So far we've breezed over a couple of advanced topics in TypeScript like decorators and how the DI system is actually working under the hood. If all you want is a system that works, you can probably move on to another section, but if you want to get a deeper understanding of how Nest works, this is the section for you.

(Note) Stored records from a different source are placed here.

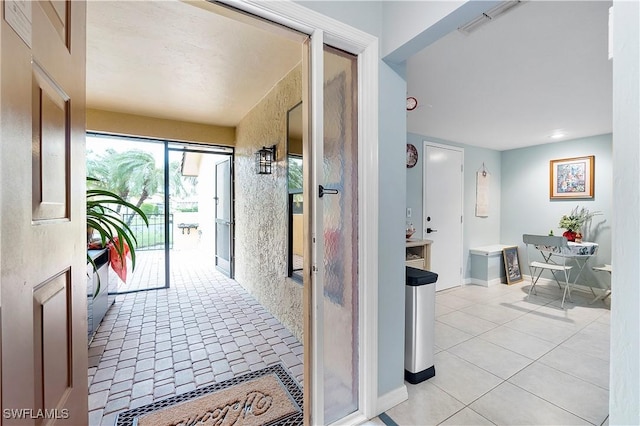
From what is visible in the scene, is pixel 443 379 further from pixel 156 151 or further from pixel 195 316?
pixel 156 151

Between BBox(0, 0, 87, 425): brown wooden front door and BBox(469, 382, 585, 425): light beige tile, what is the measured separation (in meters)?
1.99

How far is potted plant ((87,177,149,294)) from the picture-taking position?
1458 millimetres

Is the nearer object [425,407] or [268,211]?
[425,407]

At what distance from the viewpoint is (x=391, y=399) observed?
5.16ft

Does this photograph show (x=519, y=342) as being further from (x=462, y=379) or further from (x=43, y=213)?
(x=43, y=213)

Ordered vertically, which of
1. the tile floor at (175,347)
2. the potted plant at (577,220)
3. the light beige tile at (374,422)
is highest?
the potted plant at (577,220)

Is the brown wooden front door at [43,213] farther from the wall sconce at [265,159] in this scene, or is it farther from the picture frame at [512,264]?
the picture frame at [512,264]

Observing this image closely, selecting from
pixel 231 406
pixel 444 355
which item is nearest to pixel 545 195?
pixel 444 355

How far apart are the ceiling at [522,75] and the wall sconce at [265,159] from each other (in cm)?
149

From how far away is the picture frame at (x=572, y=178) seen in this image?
3.86 m

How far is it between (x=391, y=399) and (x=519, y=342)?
165cm

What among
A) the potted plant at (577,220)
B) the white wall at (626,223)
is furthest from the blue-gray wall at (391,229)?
the potted plant at (577,220)

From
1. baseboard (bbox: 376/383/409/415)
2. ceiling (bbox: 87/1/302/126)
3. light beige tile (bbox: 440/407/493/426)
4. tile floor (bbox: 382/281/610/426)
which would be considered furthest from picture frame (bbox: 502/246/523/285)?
ceiling (bbox: 87/1/302/126)

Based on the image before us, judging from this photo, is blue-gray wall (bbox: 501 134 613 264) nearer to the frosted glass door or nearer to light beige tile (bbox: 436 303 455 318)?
light beige tile (bbox: 436 303 455 318)
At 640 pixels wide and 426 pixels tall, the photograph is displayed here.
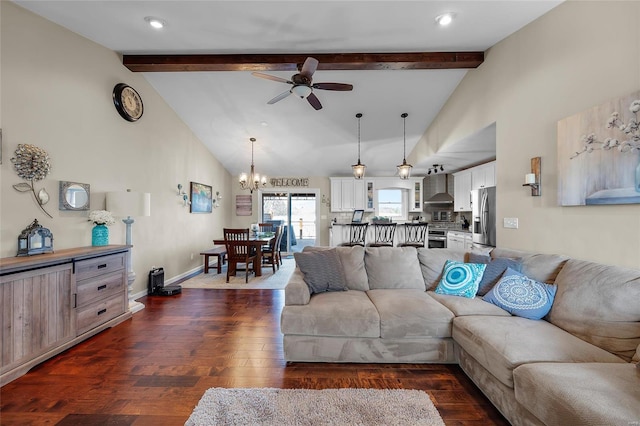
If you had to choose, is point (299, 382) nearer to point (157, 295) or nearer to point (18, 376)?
point (18, 376)

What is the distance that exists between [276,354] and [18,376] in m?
2.02

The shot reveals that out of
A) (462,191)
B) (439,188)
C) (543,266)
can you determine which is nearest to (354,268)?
(543,266)

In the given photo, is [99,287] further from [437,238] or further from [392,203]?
[392,203]

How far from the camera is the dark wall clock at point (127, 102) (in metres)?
3.63

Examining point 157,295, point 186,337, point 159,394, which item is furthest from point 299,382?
point 157,295

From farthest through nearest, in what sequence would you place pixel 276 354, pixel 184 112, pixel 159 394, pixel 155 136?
pixel 184 112
pixel 155 136
pixel 276 354
pixel 159 394

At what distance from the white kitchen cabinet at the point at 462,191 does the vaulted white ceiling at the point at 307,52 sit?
31 centimetres

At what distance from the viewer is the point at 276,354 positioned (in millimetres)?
2463

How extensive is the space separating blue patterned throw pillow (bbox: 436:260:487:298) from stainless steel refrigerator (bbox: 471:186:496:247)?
1.58 meters

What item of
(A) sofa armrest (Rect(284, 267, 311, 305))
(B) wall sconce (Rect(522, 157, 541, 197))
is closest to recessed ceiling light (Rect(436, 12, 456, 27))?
(B) wall sconce (Rect(522, 157, 541, 197))

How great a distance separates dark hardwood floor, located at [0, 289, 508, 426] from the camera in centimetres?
176

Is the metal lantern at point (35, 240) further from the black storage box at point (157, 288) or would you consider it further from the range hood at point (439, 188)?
the range hood at point (439, 188)

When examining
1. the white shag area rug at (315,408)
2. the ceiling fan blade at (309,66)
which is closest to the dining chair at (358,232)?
the ceiling fan blade at (309,66)

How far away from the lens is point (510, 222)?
3258mm
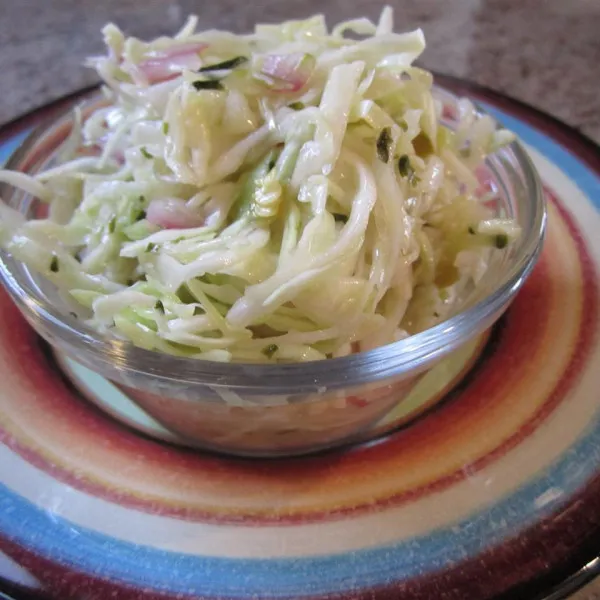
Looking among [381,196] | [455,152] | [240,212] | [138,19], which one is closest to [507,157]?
[455,152]

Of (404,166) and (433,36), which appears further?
(433,36)

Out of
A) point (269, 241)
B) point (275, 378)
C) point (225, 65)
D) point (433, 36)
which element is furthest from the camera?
point (433, 36)

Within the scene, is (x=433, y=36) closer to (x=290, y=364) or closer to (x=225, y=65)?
(x=225, y=65)

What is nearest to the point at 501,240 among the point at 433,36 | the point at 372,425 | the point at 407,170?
the point at 407,170

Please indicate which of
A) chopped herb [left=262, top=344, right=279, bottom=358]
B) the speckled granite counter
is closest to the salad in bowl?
chopped herb [left=262, top=344, right=279, bottom=358]

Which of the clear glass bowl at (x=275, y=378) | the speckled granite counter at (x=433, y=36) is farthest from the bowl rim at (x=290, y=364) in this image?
the speckled granite counter at (x=433, y=36)

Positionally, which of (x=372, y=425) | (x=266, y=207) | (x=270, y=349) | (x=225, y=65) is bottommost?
(x=372, y=425)

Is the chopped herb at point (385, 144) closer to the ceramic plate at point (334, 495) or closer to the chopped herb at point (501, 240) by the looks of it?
the chopped herb at point (501, 240)
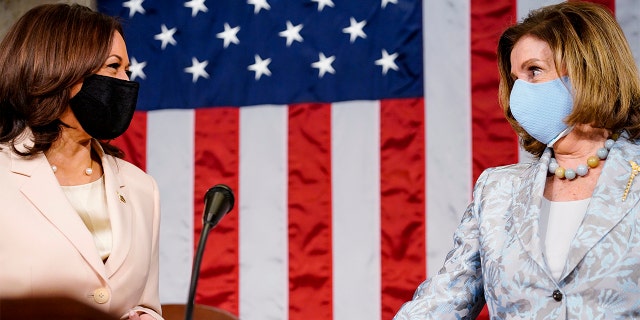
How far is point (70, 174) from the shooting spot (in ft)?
7.02

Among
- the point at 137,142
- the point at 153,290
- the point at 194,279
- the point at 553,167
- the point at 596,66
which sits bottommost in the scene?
the point at 153,290

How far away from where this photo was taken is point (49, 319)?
1.14 metres

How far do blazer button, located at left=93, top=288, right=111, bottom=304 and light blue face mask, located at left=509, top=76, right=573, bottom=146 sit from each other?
1.08 metres

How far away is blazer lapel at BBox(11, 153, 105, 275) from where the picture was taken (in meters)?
1.97

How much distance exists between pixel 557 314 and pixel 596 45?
24.9 inches

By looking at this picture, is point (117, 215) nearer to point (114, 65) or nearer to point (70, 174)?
point (70, 174)

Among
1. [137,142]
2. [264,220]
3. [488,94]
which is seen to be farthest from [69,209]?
[488,94]

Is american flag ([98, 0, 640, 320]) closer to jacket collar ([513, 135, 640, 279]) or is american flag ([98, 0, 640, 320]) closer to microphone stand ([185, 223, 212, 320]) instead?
jacket collar ([513, 135, 640, 279])

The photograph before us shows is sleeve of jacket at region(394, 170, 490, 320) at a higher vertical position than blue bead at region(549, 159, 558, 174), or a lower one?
lower

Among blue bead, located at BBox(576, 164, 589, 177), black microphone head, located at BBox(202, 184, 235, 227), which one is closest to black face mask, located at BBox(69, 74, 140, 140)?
black microphone head, located at BBox(202, 184, 235, 227)

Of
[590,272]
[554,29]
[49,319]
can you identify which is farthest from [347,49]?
[49,319]

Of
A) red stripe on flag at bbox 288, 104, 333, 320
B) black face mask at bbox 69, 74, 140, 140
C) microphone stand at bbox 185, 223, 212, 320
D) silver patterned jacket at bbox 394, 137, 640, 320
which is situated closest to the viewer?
microphone stand at bbox 185, 223, 212, 320

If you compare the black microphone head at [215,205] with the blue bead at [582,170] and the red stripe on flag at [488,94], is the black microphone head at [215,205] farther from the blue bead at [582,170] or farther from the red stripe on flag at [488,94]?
the red stripe on flag at [488,94]

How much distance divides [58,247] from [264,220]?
1416 millimetres
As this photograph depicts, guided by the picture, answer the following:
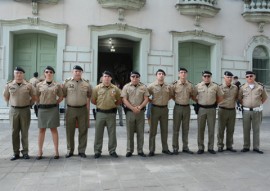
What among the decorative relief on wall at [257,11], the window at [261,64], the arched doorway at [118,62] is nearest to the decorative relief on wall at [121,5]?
the arched doorway at [118,62]

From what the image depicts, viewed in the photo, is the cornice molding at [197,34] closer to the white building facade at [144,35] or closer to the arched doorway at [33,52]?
the white building facade at [144,35]

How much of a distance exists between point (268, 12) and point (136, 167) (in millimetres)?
12374

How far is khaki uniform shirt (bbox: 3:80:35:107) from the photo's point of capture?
644 cm

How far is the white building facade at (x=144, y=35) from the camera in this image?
497 inches

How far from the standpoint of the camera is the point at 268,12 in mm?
14883

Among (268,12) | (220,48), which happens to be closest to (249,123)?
(220,48)

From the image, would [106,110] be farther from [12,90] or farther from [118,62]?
[118,62]

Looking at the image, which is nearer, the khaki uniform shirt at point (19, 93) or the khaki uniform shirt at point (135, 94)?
the khaki uniform shirt at point (19, 93)

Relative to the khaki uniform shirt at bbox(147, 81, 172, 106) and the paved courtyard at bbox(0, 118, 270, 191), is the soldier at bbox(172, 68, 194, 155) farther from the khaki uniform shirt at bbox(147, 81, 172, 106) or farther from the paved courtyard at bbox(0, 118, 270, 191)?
the paved courtyard at bbox(0, 118, 270, 191)

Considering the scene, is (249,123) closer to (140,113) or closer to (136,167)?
(140,113)

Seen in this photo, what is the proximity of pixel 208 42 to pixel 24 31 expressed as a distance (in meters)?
8.29

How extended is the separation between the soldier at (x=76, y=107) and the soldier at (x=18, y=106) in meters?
0.79

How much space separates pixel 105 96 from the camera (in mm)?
6781

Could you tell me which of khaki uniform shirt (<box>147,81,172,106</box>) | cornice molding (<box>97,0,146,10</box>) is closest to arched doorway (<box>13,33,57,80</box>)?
cornice molding (<box>97,0,146,10</box>)
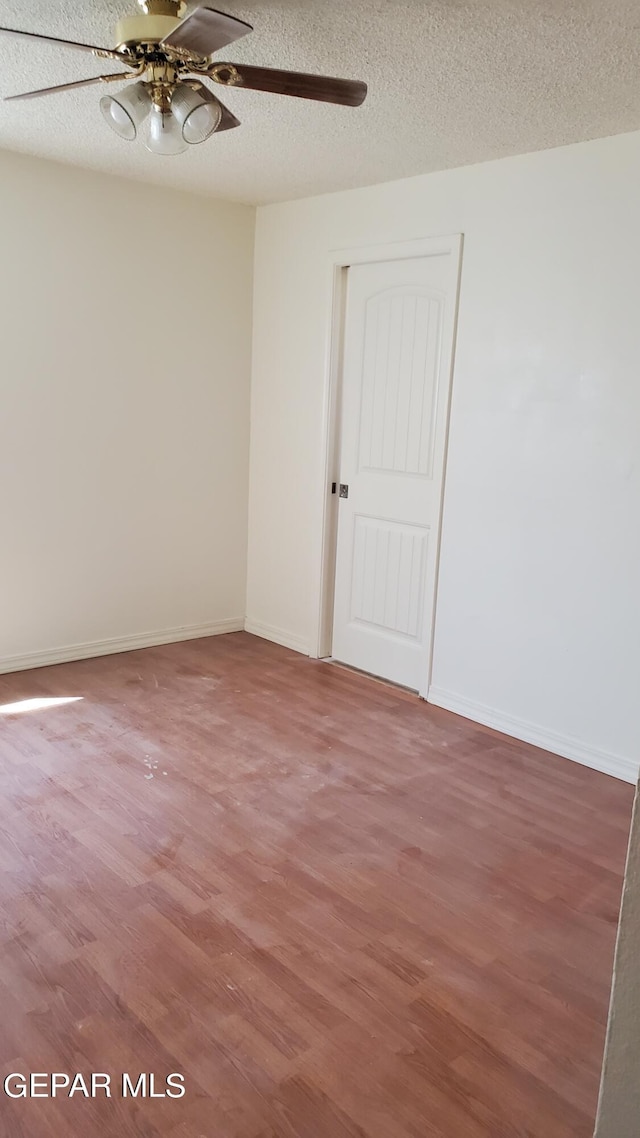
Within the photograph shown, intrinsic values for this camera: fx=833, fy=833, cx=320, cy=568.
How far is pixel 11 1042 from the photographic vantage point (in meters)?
1.87

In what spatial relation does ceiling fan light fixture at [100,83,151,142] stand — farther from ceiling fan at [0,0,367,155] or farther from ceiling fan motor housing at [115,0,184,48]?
ceiling fan motor housing at [115,0,184,48]

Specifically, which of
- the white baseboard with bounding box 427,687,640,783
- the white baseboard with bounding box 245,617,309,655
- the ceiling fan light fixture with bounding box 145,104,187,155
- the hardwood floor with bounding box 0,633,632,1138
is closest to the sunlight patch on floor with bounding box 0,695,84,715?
the hardwood floor with bounding box 0,633,632,1138

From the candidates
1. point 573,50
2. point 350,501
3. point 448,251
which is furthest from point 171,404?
point 573,50

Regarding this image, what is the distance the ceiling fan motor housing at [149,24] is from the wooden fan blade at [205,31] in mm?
113

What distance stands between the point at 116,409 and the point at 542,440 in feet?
7.41

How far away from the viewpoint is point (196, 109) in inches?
86.3

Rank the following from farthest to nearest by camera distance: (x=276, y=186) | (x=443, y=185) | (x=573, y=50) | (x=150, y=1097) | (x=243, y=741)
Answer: (x=276, y=186) → (x=443, y=185) → (x=243, y=741) → (x=573, y=50) → (x=150, y=1097)

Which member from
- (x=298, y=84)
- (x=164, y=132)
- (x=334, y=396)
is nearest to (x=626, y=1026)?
(x=298, y=84)

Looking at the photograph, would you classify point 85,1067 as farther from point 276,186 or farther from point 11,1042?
point 276,186

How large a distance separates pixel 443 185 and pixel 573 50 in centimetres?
140

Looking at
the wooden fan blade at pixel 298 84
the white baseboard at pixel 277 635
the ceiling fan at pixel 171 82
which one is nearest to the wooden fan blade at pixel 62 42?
the ceiling fan at pixel 171 82

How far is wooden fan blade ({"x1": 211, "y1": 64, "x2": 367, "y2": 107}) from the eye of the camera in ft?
6.97

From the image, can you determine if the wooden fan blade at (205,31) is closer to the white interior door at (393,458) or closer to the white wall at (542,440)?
the white wall at (542,440)

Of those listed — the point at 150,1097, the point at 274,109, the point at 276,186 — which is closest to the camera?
the point at 150,1097
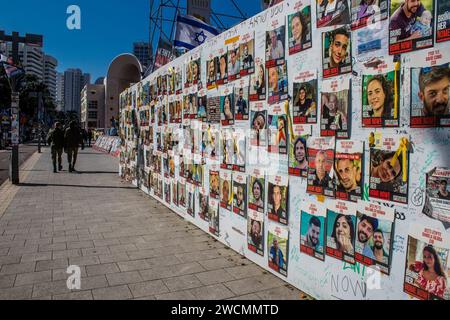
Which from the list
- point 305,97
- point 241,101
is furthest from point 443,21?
point 241,101

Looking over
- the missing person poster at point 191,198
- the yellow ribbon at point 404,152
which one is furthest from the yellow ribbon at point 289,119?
the missing person poster at point 191,198

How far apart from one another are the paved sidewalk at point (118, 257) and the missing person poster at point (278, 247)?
0.15 metres

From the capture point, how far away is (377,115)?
9.75 feet

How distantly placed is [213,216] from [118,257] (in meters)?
1.54

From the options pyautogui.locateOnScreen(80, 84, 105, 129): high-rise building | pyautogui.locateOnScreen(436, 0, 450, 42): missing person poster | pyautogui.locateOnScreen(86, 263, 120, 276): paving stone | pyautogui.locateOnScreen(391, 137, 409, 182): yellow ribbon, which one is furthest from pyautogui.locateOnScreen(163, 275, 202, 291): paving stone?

Earlier in the docs we mentioned that "The @Injectable() decorator attaches
metadata, which declares that CatsService is a class that can be managed by
the Nest IoC container.". This is only a half truth. In reality, adding the
provider to a module's providers array is what makes the provider able to be
injected via the IoC container. What @Injectable() is doing is forcing
TypeScript to emit metadata about the class's constructor, specifically the
design:paramtypes metadata that will be read at start up. If there is an
@Inject() decorator in the constructor, by technicality this does enough to
make TypeScript emit all the same metadata. Take a look at the compiled
JavaScript from the following TypeScript class:
export class Foo {
constructor(private readonly foo: string) {}
}
export class Bar {
constructor(private readonly bar: string) {}
}
export class FooBar {
constructor(private readonly foo: Foo, private readonly bar: Bar) {}
}The transpiled code would look like this
export class Foo {
constructor(foo) {
this.foo = foo;
}
}
export class Bar {
constructor(bar) {
this.bar = bar;
}
}
export class FooBar {
constructor(foo, bar) {
this.foo = foo;
this.bar = bar;
}
}Now, let's add the @Injectable() decorator to the classes. We get the
following output in our dist
var __decorate = (this && this.__decorate) || function (decorators, target, key, desc) {
var c = arguments.length, r = c < 3 ? target : desc === null ? desc = Object.getOwnPropertyDescriptor(target, key) : desc, d;
if (typeof Reflect === "object" && typeof Reflect.decorate === "function") r = Reflect.decorate(decorators, target, key, desc);
else for (var i = decorators.length - 1; i >= 0; i--) if (d = decorators[i]) r = (c < 3 ? d(r) : c > 3 ? d(target, key, r) : d(target, key)) || r;
return c > 3 && r && Object.defineProperty(target, key, r), r;
};
var __metadata = (this && this.__metadata) || function (k, v) {
if (typeof Reflect === "object" && typeof Reflect.metadata === "function") return Reflect.metadata(k, v);
};
let Foo = class Foo {
constructor(foo) {
this.foo = foo;
}
};
Foo = __decorate([
Injectable(),
__metadata("design:paramtypes", [String])
], Foo);
export { Foo };
let Bar = class Bar {
constructor(bar) {
this.bar = bar;
}
};
Bar = __decorate([
Injectable(),
__metadata("design:paramtypes", [String])
], Bar);
export { Bar };
let FooBar = class FooBar {
constructor(foo, bar) {
this.foo = foo;
this.bar = bar;
}
};
FooBar = __decorate([
Injectable(),
__metadata("design:paramtypes", [Foo, Bar])
], FooBar);
export { FooBar };There's a lot going on in the above snippet, so let's ignore the __decorate
and __metadata method definitions and look just at the class portions.
Notice that now there are metadata definitions for the design:paramtypes
metadata key of [String] for Foo and Bar and [Foo, Bar] for FooBar.
This tells Nest what parameters are expected in each position of the
constructor for each class.
info Hint When you use
@Inject('SomeString')Nest will setdesign:paramtypestoSomeStringfor the position that you are decorating.
What Nest will do when reading this metadata is match it up with the class or
injection token that exists in the current module's provider list and use that
provider in the proper location for the constructor. This is why it is very
important to either use a class, or @Inject() on the right parameter, and
why all decorators cannot be used wherever you want.